In October we wrote two blogs about the changes to GCSEs proposed by the Government – changing from the well-known system to a controversial new English Baccalaureate qualification. In some camps the changes were welcomed, with many liking the idea of a more rigorous approach to education at 11-16 and a return to more exams and less coursework.  On the other hand many people felt it had been poorly thought through and that the exclusion of less ‘academic’ subjects would let many pupils down.  Lots of people were worried there would be a return to a two-tiered system that benefited more academically capable students.

Despite all of the controversy it was expected the new qualification would be phased in over the next few years. However Michael Gove, Education Secretary, last week announced a complete turnaround on the EBacc. This qualification will now not be introduced and instead we will see a reform of the existing GCSE system.

You can read more about the changes on the BBC website but the main points are:

  1. From September 2015 teaching for the new GCSEs in English, Maths, Sciences, History and Geography will begin.
  2. Coursework will be kept to a minimum and exams will happen after 2 years.
  3. There will no longer be easier foundation papers, less ‘bite-sized questions’ and the testing of extended writing in English and History.

Our advice remains the same, as students and parents you are unlikely to see much day to day change in what is taught. What your child may need is academic support skills and one to one private tutoring can be useful. If you’d like more information on tutoring at GCSE Level in Manchester call 121 Home Tutors.

GCSEs to be replaced by EBacc – Part Two

Wednesday, October 24th, 2012

Last month it was announced that GCSEs are going to be replaced by a new qualification, the EBacc or English Baccalaureate. Last week we gave you some information on the changes and what they might mean for your child and this week we’ll continue helping you understand how the changes might affect your child.

Our tutors (and teachers) constantly keep abreast of developments in education and ensure they are aware of upcoming curriculum changes.

In the last few years our tutors and teachers have seen changes to maths, science, English and other syllabuses and changes in the ‘rules’ for sitting exams (as GCSE exams move back to the linear route]. We have also seen the introduction of qualifications such as the new AQA 1/2 certificates and the increasing take up of iGCSEs by independent schools and we have been tutoring students through these syllabuses.

From a tutor’s point of view, the introduction of a new qualification is no more significant than the introduction of a new syllabus – there will be new things to learn and certain things we already know. From a general teaching point of view each academic year brings new ways of teaching, new pupils, new classrooms and a fresh approach to lessons so change is something we are very used to.

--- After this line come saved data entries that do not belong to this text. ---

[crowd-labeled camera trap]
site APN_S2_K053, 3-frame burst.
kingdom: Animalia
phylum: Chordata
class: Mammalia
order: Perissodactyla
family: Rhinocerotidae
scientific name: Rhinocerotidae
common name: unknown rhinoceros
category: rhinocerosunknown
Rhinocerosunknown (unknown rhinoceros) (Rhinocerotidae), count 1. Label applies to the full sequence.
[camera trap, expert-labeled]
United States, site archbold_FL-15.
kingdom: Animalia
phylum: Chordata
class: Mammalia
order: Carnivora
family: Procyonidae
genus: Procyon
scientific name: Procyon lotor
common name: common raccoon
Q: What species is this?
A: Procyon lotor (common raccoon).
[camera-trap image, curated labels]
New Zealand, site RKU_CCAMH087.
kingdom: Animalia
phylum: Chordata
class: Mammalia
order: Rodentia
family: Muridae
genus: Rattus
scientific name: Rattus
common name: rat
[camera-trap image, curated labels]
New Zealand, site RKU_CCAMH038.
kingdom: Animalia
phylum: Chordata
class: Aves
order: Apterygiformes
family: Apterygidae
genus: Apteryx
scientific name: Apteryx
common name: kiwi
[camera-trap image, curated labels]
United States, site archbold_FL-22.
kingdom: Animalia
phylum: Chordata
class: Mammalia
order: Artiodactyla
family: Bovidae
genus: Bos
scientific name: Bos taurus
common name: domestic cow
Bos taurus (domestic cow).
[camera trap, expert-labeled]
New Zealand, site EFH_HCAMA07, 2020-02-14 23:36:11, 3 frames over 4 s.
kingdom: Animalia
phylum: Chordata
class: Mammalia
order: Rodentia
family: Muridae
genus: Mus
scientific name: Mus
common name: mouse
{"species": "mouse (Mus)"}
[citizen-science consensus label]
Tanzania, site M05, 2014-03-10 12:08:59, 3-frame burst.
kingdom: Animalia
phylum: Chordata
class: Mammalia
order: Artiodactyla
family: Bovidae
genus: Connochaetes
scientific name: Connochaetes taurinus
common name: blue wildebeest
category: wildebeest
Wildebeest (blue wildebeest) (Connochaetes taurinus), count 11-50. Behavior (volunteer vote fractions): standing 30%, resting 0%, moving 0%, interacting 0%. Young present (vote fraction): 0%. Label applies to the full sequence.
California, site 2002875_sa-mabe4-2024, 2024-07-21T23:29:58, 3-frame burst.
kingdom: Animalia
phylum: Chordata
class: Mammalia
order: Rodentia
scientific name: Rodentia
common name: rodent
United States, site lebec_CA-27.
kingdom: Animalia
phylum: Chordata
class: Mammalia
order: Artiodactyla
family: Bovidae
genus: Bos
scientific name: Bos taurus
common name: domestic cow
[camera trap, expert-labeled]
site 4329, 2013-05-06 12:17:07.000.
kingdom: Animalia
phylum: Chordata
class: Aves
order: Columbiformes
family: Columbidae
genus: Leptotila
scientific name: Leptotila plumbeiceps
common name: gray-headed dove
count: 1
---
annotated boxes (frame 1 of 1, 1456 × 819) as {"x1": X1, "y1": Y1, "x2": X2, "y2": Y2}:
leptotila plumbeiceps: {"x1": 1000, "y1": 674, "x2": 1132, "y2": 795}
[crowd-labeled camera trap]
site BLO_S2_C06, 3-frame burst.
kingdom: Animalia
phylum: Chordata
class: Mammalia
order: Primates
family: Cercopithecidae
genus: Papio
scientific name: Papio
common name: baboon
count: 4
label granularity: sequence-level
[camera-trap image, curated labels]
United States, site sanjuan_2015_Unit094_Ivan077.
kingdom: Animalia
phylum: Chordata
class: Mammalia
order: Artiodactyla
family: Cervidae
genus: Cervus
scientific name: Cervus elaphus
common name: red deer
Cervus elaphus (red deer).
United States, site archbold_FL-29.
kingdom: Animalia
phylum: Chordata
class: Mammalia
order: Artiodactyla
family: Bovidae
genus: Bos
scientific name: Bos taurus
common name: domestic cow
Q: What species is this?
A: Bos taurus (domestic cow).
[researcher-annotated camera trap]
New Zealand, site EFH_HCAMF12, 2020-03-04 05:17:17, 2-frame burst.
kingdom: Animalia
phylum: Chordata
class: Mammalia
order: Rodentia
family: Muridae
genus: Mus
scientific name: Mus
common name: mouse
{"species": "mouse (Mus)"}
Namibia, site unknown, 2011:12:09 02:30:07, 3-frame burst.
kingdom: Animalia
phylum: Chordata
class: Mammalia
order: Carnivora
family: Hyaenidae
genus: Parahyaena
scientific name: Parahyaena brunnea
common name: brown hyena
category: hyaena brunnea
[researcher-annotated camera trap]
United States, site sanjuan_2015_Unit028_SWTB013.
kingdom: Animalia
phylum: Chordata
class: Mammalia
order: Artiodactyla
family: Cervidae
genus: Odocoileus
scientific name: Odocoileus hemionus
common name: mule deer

When it comes to the actual content of the EBacc we are relatively sure there will not be major changes – there will still be Maths, English and Science etc. And we know what will change will be the approach rather than what is actually taught – so less modules (if any), longer exams, fewer multiple choice style questions and a more stringent academic approach with possibly, harsher marking and higher grade boundaries.  If the plans do go ahead then at least a year in advance (often more) the exam boards will develop their course and exams.

This is then accredited by the exams watchdog, then passed onto teachers (and private tutors) so they have all the information they need to teach. At this stage many teachers will be given additional support and training and use their own experience and judgment to decide how best to support their pupils.